» **BEOOGD DOEL 1**: Haal uit de rijen elke regel waarin het woord "distant" staat en neem die regels ongewijzigd over.

» **SELECTIE**:
* * * * *

Home

Rechtbank Zeeland-West-Brabant, 07-10-2021, ECLI:NL:RBZWB:2021:5065, BRE 19/4243

Rechtbank Zeeland-West-Brabant, 07-10-2021, ECLI:NL:RBZWB:2021:5065, BRE 19/4243

Gegevens

Instantie
Rechtbank Zeeland-West-Brabant
Datum uitspraak
7 oktober 2021
Datum publicatie
11 oktober 2021
ECLI
ECLI:NL:RBZWB:2021:5065
Zaaknummer
BRE 19/4243

Inhoudsindicatie

Voor deze uitspraak is geen samenvatting gemaakt.

Uitspraak

Belastingrecht, enkelvoudige kamer

Locatie: Breda

Zaaknummer BRE 19/4243

Uitspraak van 7 oktober 2021 van de enkelvoudige kamer in de zaak tussen

[belanghebbende] , wonende te [plaats] ,

belanghebbende,

en

de heffingsambtenaar van de gemeente Tilburg,

de heffingsambtenaar.

1 Procesverloop

1.1.

De heffingsambtenaar heeft aan belanghebbende op 28 juni 2019 een naheffingsaanslag parkeerbelasting opgelegd naar een bedrag van € 64,20 bestaande uit € 2,20 aan belasting, verhoogd met € 62 wegens kosten van de naheffing, met aanslagnummer [aanslagnummer] (de naheffingsaanslag).

1.2.

Belanghebbende heeft tegen de naheffingsaanslag bezwaar gemaakt. Bij uitspraak op bezwaar van 8 augustus 2019 heeft de heffingsambtenaar het bezwaar ongegrond verklaard.

1.3.

Belanghebbende heeft tegen de uitspraak op bezwaar beroep ingesteld.

* * * * *

» **AANGELEVERDE GEGEVENS**:
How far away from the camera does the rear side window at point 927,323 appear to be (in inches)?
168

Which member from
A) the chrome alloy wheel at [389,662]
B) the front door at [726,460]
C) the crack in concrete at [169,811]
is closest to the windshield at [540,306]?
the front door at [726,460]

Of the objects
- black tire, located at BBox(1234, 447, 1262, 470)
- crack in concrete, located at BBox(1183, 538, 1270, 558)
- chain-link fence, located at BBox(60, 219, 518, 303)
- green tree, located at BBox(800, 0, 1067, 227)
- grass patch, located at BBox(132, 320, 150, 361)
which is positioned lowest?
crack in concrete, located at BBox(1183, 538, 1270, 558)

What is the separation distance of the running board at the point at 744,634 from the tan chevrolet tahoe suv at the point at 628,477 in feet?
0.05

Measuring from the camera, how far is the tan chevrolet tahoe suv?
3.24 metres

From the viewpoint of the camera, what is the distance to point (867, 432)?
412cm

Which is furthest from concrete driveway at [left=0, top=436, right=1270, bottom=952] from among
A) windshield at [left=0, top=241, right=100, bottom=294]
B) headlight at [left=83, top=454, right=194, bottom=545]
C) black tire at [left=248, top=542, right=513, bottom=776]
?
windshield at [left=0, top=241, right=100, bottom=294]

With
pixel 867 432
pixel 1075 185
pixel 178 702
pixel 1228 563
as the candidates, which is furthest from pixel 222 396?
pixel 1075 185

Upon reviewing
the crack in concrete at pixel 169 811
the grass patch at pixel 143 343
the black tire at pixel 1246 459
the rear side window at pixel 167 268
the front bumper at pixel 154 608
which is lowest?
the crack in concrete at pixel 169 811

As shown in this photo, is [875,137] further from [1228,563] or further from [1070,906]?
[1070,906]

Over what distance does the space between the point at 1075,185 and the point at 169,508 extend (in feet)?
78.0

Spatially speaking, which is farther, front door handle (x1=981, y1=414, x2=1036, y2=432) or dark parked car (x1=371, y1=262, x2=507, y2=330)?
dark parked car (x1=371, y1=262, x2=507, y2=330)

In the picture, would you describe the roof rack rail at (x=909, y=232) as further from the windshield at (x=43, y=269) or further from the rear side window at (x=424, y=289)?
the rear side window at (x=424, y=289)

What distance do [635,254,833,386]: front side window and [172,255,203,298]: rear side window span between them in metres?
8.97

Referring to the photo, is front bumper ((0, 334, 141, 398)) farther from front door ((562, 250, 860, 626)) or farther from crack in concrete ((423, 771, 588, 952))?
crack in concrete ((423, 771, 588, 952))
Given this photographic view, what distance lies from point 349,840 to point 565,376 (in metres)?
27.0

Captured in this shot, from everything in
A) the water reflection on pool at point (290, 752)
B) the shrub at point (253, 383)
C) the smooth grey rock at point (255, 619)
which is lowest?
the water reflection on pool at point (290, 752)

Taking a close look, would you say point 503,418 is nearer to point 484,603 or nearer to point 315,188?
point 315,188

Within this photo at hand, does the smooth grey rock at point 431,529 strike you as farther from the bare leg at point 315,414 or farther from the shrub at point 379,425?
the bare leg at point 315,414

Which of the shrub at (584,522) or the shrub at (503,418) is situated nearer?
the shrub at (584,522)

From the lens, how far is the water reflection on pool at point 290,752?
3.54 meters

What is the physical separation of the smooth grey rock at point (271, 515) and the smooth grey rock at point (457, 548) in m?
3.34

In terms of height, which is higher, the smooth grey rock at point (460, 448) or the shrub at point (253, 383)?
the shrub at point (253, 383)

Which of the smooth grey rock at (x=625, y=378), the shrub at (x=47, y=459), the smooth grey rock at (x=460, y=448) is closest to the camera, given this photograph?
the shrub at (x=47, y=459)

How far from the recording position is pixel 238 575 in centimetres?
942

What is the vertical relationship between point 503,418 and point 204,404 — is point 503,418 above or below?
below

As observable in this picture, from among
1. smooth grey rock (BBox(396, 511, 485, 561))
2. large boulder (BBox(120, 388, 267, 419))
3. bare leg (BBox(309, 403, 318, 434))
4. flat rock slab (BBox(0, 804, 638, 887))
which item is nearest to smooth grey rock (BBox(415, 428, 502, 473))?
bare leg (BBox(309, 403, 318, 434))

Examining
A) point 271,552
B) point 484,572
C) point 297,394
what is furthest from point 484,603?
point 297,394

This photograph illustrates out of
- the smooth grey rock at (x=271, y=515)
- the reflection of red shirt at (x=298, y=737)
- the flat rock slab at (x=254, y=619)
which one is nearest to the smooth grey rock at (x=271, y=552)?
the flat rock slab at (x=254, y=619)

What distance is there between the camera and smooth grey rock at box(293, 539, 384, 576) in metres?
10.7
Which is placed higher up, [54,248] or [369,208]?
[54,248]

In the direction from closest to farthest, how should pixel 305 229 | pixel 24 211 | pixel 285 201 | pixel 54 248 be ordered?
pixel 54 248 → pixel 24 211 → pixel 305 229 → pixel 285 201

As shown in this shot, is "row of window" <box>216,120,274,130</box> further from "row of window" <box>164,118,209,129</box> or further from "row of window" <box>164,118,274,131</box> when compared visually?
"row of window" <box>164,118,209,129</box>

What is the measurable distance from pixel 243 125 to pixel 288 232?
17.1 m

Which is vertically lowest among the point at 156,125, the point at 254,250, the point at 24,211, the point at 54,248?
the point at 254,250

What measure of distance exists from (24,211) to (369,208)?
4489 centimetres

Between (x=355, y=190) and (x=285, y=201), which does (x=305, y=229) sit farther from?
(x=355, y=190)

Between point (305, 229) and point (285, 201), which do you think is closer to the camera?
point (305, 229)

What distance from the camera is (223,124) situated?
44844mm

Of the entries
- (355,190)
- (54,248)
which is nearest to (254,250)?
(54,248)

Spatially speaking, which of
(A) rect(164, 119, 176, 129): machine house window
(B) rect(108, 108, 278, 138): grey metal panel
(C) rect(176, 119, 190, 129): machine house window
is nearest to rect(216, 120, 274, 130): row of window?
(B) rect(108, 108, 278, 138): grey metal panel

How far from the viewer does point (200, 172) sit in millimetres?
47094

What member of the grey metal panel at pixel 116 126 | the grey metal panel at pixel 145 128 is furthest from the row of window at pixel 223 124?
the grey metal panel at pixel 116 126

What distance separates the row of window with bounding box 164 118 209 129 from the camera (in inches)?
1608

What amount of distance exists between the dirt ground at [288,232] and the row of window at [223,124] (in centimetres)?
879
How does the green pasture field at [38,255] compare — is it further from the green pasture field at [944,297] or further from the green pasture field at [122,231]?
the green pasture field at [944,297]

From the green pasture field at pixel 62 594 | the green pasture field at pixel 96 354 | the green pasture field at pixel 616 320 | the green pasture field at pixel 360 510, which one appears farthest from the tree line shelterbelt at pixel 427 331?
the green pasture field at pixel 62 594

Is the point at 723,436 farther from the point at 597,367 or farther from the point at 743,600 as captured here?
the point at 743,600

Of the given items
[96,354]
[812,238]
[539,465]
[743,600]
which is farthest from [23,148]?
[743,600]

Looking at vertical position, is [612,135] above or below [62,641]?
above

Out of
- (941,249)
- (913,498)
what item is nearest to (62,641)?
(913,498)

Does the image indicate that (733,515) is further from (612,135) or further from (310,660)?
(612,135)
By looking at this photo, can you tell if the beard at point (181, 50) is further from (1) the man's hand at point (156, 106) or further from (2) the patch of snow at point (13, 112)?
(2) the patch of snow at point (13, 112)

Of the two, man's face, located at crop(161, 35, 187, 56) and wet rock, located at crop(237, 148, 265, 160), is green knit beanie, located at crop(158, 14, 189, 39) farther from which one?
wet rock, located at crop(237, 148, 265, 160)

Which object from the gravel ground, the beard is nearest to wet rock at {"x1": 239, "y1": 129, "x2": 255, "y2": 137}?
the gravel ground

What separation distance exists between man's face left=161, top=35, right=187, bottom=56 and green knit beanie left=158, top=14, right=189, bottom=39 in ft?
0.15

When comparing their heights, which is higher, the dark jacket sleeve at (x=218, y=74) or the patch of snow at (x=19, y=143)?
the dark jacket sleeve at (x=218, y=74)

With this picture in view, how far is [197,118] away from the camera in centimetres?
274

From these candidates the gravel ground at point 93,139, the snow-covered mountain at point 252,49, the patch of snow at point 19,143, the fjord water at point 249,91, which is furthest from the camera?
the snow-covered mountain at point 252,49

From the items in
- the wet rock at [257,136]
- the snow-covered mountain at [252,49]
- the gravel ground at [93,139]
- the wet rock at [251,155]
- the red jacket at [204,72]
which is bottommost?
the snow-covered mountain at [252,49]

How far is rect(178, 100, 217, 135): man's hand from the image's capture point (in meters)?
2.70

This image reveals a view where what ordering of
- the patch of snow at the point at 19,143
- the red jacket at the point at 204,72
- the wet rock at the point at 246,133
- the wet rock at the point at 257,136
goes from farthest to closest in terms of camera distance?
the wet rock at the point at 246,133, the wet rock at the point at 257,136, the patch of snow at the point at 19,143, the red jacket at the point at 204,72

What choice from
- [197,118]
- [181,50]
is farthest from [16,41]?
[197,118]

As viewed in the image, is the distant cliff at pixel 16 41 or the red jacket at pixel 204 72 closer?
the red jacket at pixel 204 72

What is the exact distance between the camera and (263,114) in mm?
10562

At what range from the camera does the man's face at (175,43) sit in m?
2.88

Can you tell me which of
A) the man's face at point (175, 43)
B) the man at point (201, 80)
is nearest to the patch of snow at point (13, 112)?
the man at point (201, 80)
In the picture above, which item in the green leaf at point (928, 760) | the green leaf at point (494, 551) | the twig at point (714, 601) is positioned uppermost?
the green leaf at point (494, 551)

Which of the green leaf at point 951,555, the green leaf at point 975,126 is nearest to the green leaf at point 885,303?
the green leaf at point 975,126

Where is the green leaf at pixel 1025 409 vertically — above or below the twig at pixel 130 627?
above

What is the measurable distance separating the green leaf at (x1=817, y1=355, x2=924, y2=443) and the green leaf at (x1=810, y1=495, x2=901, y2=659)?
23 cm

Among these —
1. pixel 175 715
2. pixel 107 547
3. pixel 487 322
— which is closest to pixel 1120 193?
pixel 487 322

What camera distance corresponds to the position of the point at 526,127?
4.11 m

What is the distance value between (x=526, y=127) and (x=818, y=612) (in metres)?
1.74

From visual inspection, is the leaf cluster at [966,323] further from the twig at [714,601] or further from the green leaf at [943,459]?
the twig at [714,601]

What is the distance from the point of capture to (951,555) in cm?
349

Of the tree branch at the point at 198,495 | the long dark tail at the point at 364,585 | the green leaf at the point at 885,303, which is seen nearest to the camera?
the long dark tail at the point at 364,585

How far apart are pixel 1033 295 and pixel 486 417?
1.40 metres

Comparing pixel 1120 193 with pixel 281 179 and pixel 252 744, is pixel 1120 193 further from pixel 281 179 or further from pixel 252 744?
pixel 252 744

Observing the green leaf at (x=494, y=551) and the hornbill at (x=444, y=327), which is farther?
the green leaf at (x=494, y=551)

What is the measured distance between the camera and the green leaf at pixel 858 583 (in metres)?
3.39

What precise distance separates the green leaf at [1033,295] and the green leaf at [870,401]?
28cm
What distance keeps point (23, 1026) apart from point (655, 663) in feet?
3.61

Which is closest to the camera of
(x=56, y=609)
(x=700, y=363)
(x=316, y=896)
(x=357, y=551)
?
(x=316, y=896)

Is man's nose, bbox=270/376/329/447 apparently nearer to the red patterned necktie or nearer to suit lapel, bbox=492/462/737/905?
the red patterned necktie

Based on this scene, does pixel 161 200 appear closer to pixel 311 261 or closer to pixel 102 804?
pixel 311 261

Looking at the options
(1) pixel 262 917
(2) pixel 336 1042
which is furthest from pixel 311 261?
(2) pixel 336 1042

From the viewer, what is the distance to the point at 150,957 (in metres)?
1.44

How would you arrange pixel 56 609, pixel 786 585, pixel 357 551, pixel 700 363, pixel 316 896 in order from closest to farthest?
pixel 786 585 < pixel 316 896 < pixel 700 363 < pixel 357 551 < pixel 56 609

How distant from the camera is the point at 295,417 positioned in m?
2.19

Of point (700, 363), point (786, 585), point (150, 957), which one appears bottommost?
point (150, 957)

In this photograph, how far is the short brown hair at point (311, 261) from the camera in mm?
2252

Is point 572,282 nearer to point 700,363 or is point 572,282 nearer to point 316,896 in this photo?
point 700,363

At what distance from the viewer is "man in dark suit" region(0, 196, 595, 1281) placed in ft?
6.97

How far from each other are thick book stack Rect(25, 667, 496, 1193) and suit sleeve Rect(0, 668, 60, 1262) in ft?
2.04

* * * * *

» **BEOOGD DOEL 2**: Op welke datum deed de heffingsambtenaar volgens de selectie uitspraak op het bezwaar?

» **RESULTAAT 1**:
As viewed in the image, is the distant cliff at pixel 16 41 or the red jacket at pixel 204 72 closer?
How distant from the camera is the point at 295,417 positioned in m?

» **RESULTAAT 2**: 8 augustus 2019